start Records shown

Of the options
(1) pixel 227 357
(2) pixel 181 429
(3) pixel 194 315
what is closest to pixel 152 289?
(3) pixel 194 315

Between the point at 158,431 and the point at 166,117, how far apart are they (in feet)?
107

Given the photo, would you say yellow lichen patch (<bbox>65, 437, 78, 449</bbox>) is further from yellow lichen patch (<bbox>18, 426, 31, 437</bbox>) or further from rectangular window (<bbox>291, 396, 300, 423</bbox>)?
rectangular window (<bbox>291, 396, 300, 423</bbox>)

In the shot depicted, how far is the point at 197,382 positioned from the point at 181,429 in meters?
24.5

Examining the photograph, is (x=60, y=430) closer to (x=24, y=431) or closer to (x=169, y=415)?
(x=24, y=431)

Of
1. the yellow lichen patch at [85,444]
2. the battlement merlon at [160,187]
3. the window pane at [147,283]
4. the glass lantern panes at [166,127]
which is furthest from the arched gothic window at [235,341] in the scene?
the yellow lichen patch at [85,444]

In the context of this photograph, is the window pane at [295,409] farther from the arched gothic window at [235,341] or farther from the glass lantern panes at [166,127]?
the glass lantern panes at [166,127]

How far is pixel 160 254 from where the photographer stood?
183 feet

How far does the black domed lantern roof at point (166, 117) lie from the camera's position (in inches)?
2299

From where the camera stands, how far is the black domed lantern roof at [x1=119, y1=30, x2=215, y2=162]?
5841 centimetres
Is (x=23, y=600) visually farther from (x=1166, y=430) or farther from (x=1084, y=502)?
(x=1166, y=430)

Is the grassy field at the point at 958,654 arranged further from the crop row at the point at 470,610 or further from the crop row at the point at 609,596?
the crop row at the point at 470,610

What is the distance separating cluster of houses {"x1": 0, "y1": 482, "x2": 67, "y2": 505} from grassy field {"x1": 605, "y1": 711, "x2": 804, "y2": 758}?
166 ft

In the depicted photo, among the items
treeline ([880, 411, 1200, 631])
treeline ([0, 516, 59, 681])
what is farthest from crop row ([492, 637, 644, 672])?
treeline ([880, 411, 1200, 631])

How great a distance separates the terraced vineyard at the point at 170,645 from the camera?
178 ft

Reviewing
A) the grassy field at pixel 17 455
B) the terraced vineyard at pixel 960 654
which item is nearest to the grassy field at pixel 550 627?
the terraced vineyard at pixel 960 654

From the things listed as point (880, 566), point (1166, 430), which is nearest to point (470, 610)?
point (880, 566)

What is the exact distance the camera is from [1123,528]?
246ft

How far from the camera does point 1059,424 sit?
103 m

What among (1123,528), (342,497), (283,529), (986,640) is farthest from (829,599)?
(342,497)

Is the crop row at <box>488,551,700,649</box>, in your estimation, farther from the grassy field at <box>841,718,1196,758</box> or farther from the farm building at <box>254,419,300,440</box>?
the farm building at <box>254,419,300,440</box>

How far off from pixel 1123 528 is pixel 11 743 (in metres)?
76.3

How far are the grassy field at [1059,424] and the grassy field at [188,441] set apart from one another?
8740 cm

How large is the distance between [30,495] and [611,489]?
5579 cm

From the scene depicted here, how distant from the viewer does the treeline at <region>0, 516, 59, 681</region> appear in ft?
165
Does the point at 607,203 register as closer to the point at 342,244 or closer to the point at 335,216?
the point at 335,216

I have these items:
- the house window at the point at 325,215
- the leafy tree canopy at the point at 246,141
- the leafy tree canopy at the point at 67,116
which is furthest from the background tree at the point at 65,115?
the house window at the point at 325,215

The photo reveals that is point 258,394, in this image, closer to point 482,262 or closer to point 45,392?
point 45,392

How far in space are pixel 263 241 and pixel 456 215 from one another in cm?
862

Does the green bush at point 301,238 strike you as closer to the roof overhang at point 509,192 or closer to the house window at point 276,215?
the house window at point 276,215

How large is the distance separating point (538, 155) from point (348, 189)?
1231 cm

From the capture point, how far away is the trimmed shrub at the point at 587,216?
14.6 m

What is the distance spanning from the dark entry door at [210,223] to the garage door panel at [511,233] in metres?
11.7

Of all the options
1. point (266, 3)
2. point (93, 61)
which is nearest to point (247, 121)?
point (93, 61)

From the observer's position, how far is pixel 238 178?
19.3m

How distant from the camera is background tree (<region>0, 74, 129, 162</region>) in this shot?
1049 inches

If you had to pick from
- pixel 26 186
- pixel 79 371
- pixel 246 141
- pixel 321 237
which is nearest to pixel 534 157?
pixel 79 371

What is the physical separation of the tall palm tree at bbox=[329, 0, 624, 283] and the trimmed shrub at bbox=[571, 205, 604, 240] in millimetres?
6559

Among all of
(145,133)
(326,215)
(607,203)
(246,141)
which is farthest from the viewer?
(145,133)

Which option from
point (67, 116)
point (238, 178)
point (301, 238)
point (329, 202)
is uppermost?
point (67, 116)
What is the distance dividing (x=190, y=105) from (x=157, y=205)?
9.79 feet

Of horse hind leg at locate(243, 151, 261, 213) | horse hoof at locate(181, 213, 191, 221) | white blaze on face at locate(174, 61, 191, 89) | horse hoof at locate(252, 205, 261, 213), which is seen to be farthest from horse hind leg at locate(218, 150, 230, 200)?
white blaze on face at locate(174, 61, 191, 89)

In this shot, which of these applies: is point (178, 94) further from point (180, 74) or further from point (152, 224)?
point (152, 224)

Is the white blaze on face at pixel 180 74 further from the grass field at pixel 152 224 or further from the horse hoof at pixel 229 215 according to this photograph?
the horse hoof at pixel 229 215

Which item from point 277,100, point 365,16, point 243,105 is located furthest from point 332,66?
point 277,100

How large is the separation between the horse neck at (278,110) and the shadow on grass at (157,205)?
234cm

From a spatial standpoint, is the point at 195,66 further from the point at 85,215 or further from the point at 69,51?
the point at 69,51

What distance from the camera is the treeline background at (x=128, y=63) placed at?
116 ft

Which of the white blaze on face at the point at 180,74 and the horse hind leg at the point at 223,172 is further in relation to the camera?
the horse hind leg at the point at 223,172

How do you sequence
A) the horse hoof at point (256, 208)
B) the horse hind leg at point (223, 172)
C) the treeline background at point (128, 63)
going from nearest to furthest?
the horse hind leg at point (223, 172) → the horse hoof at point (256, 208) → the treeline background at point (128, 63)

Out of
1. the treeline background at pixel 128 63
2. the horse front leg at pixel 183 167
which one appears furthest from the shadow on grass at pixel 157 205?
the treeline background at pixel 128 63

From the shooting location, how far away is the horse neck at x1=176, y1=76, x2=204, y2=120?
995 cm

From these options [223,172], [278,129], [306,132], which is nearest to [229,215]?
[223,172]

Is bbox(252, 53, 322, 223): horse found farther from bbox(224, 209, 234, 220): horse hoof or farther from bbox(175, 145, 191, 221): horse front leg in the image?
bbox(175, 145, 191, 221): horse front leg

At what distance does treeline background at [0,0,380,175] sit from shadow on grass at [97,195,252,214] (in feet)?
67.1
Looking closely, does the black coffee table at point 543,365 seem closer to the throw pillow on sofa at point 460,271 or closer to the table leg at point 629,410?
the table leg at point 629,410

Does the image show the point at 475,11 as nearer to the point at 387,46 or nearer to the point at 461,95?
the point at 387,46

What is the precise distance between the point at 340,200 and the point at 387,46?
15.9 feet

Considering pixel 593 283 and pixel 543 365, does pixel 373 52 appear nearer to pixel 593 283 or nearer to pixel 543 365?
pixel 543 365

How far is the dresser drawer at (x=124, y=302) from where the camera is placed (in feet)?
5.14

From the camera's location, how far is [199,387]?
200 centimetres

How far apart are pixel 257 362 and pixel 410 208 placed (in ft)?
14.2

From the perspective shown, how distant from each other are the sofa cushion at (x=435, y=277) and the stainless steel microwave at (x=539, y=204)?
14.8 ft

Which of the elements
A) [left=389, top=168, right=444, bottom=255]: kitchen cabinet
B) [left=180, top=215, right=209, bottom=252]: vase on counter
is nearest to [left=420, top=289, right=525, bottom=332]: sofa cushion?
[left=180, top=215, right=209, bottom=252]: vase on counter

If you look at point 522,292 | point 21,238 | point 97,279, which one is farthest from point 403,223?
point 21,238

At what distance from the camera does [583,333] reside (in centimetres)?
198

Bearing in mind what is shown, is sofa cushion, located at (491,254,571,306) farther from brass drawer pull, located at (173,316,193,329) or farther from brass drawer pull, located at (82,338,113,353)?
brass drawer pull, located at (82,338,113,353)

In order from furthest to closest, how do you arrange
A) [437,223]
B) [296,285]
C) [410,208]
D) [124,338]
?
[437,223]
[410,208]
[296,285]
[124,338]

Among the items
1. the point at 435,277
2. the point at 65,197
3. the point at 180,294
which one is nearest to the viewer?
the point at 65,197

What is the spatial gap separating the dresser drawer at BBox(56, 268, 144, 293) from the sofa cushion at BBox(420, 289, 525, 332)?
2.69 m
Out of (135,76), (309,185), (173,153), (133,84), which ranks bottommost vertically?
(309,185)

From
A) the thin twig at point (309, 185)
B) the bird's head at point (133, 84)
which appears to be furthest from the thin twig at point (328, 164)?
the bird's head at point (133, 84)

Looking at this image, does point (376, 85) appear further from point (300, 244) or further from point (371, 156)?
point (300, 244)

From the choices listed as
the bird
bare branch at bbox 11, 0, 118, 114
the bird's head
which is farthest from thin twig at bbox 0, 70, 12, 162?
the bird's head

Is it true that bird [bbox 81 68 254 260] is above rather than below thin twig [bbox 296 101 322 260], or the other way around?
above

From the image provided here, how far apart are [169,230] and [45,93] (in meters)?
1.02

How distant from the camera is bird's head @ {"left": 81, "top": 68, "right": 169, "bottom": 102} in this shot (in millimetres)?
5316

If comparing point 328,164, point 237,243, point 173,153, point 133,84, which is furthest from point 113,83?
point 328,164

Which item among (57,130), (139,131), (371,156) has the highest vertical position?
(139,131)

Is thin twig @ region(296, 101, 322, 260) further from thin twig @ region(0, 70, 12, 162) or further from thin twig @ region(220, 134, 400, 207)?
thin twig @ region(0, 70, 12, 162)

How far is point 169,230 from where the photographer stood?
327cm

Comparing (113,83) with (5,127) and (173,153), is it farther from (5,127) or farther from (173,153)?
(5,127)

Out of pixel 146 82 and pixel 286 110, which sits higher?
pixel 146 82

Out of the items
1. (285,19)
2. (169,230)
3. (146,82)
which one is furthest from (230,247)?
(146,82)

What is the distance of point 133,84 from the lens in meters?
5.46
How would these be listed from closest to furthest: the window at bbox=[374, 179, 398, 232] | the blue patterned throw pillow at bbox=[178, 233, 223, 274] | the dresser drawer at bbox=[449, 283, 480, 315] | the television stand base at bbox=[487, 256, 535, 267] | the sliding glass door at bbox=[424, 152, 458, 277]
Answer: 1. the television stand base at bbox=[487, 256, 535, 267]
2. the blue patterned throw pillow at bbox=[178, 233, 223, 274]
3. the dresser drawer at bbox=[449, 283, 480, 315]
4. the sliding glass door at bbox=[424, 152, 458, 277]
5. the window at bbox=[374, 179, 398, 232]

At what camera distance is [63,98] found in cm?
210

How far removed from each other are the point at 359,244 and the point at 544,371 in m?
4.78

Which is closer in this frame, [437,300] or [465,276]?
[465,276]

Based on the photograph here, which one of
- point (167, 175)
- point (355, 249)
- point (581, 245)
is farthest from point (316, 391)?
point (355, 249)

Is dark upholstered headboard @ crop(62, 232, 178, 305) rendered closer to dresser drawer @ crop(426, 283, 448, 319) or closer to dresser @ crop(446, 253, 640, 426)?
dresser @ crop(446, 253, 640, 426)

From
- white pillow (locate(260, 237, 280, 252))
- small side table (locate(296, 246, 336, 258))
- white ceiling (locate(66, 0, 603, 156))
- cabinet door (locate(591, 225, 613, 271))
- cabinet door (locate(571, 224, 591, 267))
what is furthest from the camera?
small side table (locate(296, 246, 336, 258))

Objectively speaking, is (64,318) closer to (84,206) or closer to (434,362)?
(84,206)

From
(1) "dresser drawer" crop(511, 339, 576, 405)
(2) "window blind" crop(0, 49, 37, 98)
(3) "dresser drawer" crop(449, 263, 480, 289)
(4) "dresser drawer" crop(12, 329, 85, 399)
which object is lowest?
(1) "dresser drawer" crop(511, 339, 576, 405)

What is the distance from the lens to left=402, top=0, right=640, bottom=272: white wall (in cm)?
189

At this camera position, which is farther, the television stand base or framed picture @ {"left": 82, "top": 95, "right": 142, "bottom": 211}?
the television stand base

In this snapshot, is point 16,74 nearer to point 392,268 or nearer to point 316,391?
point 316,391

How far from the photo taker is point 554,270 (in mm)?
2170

end Records shown

Reproduce the listing starting at the line containing "How far from the photo" and ending at the end of the listing, changing "photo taker" to "camera operator" and leaving everything else unchanged.

How far from the camera operator is point 554,270 (in mm)?
2170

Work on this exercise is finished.